The good news for Oldham and The Chartroom is that business is bouncing back—even if it’s yet to return to previous levels.

“It’s definitely coming back,” he said. “It’s definitely slower than it was pre-pandemic.”

“We’re drawing larger crowds. That’s really nice to see.”

With the pandemic behind us, and visitors returning, Iqaluit’s food and beverage industry has recovered enough that new businesses have begun to open.

One such business is Perrault Food Truck, a popular, rolling restaurant that serves burgers, hotdogs, and a popular buffalo chicken poutine, among other things.

Mathieu Perrault, one of the three owners of the truck, which opened last August and operates in the summer months, gave a positive assessment of the city’s food and beverage industry.

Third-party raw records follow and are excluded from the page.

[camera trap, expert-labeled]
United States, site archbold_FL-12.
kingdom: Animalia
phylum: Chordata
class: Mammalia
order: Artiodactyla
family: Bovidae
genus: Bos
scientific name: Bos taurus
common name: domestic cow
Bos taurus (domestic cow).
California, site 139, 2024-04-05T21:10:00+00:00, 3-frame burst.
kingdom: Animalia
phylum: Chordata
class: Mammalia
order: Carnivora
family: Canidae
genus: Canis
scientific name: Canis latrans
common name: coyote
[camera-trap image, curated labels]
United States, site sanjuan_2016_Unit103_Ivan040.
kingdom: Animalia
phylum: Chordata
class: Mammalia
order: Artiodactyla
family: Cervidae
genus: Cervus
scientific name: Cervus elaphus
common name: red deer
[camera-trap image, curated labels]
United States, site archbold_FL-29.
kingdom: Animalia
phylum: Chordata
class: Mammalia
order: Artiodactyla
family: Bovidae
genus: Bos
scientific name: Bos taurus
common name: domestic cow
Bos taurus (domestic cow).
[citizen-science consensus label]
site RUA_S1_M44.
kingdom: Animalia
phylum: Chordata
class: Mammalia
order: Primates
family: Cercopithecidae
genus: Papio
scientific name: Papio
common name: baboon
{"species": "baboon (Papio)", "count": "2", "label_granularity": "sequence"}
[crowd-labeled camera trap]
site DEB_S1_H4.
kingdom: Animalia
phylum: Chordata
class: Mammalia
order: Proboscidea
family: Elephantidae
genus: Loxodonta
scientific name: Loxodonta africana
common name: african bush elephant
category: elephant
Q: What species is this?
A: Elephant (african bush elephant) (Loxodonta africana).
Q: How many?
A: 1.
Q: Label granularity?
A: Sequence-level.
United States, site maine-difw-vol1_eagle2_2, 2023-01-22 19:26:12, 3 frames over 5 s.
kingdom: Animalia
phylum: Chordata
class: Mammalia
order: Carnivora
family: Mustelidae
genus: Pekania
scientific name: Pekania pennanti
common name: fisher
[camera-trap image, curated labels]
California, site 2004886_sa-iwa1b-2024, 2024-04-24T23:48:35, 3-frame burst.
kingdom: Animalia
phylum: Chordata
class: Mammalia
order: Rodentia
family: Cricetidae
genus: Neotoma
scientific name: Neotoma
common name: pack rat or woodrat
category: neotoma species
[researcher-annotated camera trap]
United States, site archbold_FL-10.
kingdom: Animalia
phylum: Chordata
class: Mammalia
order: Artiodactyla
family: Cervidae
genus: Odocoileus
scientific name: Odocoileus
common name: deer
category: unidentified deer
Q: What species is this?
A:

“People are getting to know us and the food more and more, especially on the sunny days,” he said.

Perrault could not provide firm numbers as to how much of his business comes from out of town, but said he would love to see the municipal and territorial governments do as much as they can to attract tourists to the city.

More visitors, after all, means more potential business.

“Of course,” he said when asked if he’d like to see more tourists in his queue. “We’re set up for a line-up all day long. If the line-up doesn’t stop, we’re happy with that.”